DOCUMENT SECTION below:

Alexandra Pelosi has always been outspoken about the personal sacrifice for the family that her mother’s public service entails, given all the demonization; the daughter teased her parents that her mother had turned their last name into a curse word.

“It’s a miracle that this kind of thing never happened sooner,” Alexandra Pelosi said. “We were always worried. It’s like your worst fear coming to life.”

Now that Nancy Pelosi has made way for fresh leadership, does she think Biden should do the same? He would be 86 by the time he finished another term. (Chuck Grassley was just reelected to the Senate at 89 and fractured his hip this month.)

She said Biden “has done a great job” and will make his own decision on whether to run again. She said he will have to weigh the pros and cons: “Is age a positive thing for him? No.” But she said that age is “a relative thing,” noting that she met recently with centenarian Norman Lear, and he was sharp as a tack. On the plus side, she said, “I think Jill is ready to go, for him to run.”

When I asked other women in journalism what they thought I should ask Pelosi, they all said the same thing: “How does she do it?”

End of DOCUMENT SECTION.
PROVIDED INFORMATION below:

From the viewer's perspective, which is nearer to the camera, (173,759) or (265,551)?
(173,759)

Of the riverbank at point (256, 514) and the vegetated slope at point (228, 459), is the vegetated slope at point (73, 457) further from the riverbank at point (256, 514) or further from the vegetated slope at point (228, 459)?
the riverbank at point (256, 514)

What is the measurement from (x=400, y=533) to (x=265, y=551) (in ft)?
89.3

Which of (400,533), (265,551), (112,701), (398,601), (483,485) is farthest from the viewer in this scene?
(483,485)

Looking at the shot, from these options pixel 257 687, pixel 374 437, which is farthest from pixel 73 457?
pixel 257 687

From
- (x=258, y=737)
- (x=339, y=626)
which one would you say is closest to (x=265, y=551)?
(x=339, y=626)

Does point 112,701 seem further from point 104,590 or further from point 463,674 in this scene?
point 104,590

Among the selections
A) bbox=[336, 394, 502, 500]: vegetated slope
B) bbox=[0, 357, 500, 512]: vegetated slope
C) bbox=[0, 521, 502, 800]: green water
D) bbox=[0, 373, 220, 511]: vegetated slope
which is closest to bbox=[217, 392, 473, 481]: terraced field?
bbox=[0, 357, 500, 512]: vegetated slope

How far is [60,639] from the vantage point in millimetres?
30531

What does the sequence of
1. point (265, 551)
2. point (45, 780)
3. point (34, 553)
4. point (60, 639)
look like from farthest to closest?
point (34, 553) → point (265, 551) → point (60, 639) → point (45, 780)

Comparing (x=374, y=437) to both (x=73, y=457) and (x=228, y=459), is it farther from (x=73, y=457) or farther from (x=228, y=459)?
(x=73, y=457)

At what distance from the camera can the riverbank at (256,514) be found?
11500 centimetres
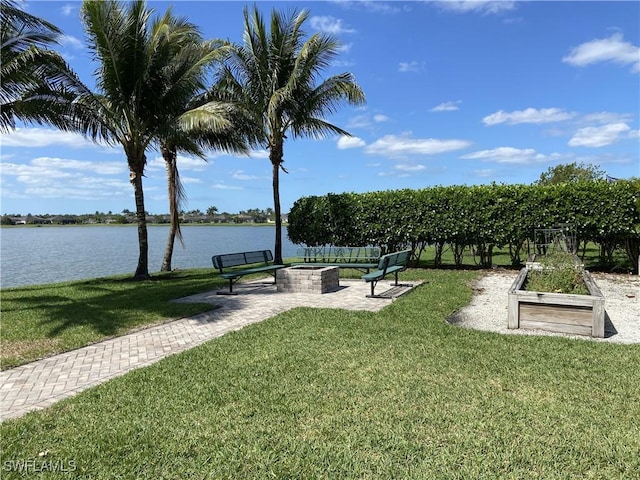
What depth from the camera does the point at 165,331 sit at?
6.68m

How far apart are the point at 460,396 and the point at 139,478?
2744 millimetres

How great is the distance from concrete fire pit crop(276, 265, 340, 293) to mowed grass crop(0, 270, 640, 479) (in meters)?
4.26

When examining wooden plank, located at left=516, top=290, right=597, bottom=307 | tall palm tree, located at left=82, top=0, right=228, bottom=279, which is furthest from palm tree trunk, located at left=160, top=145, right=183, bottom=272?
wooden plank, located at left=516, top=290, right=597, bottom=307

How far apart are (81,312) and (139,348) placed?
323 centimetres

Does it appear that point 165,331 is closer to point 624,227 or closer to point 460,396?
point 460,396

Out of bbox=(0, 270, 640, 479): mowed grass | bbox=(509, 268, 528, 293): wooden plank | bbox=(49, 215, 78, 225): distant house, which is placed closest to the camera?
bbox=(0, 270, 640, 479): mowed grass

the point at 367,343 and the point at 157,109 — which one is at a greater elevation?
the point at 157,109

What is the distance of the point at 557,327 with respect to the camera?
20.0 feet

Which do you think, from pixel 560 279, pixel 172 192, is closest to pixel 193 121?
pixel 172 192

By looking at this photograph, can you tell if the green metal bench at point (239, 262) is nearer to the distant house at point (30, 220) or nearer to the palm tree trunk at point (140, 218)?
the palm tree trunk at point (140, 218)

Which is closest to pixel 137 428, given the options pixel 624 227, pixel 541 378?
pixel 541 378

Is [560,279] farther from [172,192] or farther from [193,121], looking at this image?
[172,192]

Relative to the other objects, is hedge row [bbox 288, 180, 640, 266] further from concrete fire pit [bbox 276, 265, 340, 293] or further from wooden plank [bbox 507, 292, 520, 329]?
wooden plank [bbox 507, 292, 520, 329]

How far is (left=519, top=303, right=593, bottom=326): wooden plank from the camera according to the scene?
19.5ft
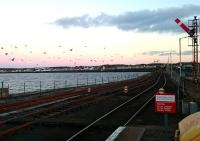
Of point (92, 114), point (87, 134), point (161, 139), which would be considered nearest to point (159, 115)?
point (92, 114)

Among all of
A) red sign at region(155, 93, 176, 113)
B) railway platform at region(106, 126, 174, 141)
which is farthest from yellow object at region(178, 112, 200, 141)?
red sign at region(155, 93, 176, 113)

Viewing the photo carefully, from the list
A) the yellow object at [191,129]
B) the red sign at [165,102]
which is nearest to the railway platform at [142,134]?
the red sign at [165,102]

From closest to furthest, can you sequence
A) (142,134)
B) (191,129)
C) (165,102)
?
(191,129) < (142,134) < (165,102)

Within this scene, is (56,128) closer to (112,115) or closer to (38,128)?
(38,128)

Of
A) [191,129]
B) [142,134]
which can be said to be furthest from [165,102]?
[191,129]

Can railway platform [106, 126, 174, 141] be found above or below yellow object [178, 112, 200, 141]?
below

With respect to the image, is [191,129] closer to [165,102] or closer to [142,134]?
[142,134]

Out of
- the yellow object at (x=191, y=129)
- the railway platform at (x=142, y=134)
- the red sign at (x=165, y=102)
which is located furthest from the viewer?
the red sign at (x=165, y=102)

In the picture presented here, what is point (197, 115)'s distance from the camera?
8688mm

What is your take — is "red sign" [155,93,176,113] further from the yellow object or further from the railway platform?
the yellow object

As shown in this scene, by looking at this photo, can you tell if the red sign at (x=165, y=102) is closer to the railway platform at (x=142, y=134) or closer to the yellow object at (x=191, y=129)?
the railway platform at (x=142, y=134)

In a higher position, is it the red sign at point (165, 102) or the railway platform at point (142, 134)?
the red sign at point (165, 102)

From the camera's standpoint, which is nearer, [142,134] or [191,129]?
[191,129]

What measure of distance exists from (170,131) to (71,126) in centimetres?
476
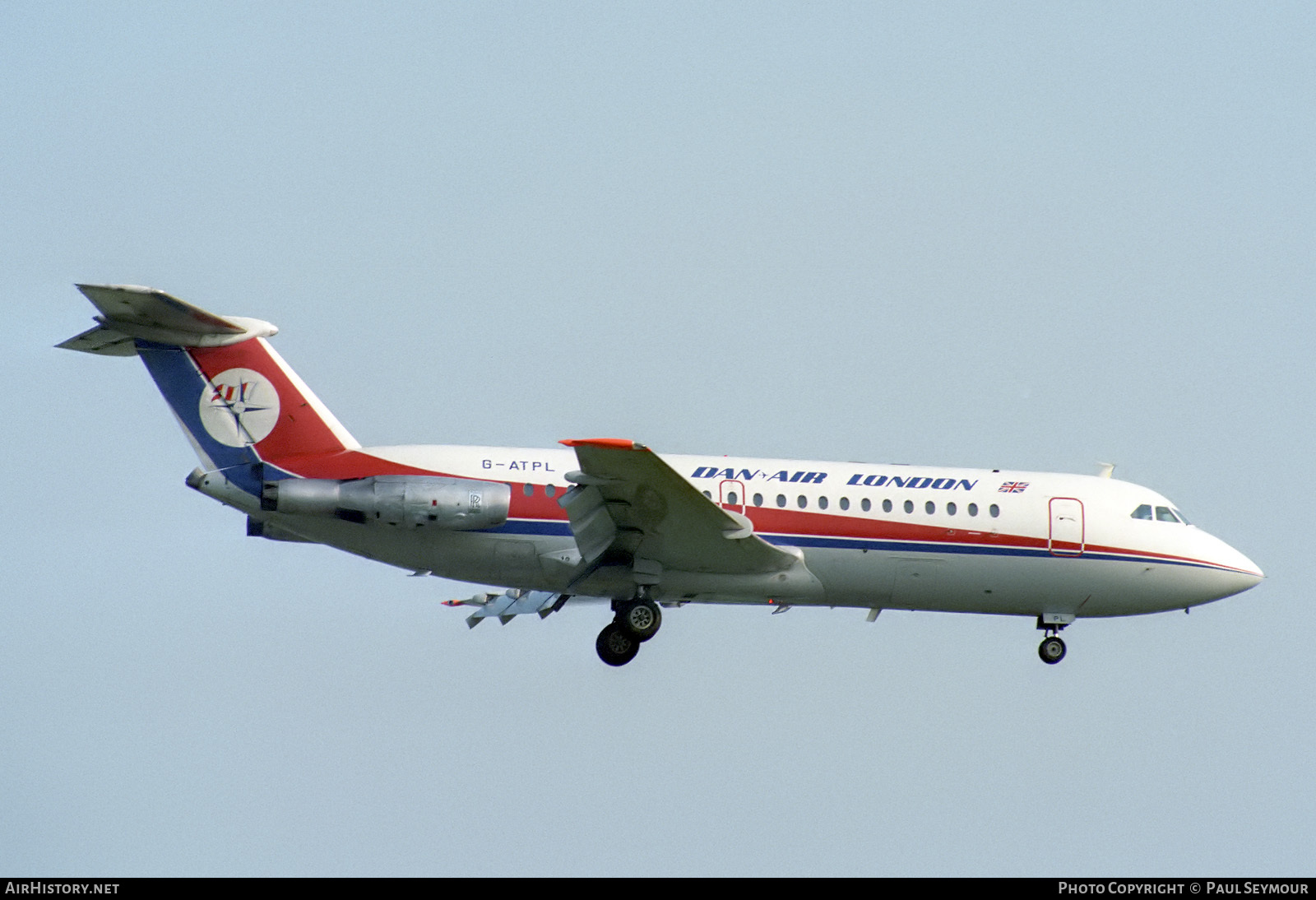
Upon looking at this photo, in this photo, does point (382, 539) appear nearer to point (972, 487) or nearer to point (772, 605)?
point (772, 605)

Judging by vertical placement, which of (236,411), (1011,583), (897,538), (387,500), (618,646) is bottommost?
(618,646)

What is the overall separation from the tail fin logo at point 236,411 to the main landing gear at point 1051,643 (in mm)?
13843

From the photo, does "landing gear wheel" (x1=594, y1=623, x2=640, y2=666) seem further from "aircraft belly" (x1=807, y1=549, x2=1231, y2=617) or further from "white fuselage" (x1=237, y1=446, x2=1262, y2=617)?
"aircraft belly" (x1=807, y1=549, x2=1231, y2=617)

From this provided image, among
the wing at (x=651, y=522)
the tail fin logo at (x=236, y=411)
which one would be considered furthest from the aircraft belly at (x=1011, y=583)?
the tail fin logo at (x=236, y=411)

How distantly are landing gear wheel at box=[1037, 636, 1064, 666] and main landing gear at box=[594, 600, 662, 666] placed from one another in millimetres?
7059

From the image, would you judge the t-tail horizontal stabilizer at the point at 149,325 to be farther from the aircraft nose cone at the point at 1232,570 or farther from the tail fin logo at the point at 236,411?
the aircraft nose cone at the point at 1232,570

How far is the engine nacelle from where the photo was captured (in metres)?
25.6

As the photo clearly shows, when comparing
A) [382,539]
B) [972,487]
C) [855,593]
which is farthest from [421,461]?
[972,487]

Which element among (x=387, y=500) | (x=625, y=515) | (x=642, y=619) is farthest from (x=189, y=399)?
(x=642, y=619)

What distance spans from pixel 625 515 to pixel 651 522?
448 mm

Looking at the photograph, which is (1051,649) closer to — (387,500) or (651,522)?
(651,522)

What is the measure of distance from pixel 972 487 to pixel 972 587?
5.76 ft

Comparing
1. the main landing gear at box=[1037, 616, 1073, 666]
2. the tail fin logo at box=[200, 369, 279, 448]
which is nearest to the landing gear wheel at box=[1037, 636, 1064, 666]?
the main landing gear at box=[1037, 616, 1073, 666]

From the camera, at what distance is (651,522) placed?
26.0m
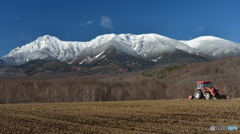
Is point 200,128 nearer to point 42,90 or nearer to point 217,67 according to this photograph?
point 42,90

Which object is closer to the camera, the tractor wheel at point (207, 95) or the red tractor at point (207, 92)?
the red tractor at point (207, 92)

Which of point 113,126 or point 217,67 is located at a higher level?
point 217,67

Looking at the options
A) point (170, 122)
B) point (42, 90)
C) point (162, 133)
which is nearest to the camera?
point (162, 133)

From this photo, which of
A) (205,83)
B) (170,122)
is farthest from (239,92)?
(170,122)

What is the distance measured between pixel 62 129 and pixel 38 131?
1.53 meters

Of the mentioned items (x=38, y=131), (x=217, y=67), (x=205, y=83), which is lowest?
(x=38, y=131)

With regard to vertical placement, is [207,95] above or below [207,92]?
below

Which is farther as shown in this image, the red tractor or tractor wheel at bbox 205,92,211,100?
tractor wheel at bbox 205,92,211,100

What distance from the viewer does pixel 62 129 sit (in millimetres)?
16688

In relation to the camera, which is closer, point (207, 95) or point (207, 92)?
point (207, 95)

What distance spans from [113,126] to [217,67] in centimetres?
14091

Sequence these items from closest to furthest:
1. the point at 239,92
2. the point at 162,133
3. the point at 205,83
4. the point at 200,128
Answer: the point at 162,133 < the point at 200,128 < the point at 205,83 < the point at 239,92

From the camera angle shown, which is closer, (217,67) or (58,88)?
(58,88)

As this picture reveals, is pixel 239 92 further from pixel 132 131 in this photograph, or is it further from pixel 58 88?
pixel 132 131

End of PROVIDED INFORMATION.

TASK OBJECTIVE:
Continue the article about Nancy Pelosi from its last sentence, about what other women in journalism wanted to ask her.

ANSWER FOR THE TASK:
She climbed to the top in a “Boys will be boys” universe while raising five kids she bore in six years. She said she had many 20-hour days as speaker, days that were often scheduled in 5-minute increments, according to aides, and she still tirelessly works and travels around the globe. And while she doesn’t drink, she and her husband like to socialize. And on top of all this, she manages to stay meticulously groomed, wearing masks that matched her outfits during the Covid-19 siege and sticking with her stilettos to briskly walk the Capitol’s marble floors, even as women who are 20 years younger phase out their high heels.

“You’re a freak of nature,” I told her.

She agreed: “I’m not saying everybody’s like me because I am a little bit freakish. I have to say I really feel quite blessed in that regard.”

In her daughter’s documentary, there’s a funny scene where Pelosi does housework while she listens to a pandemic briefing from then-Vice President Mike Pence and members of the Trump administration. She is clearly not impressed with their strategy on Covid. After fulsomely thanking Pence, she puts him on mute and asks Alexandra Pelosi, who’s behind the camera, “Am I a b… or what?”

Nancy Pelosi laughed when I asked about it. “I did my rugs,” she said. “I did my kitchen. I made my bed. And he’s still talking.”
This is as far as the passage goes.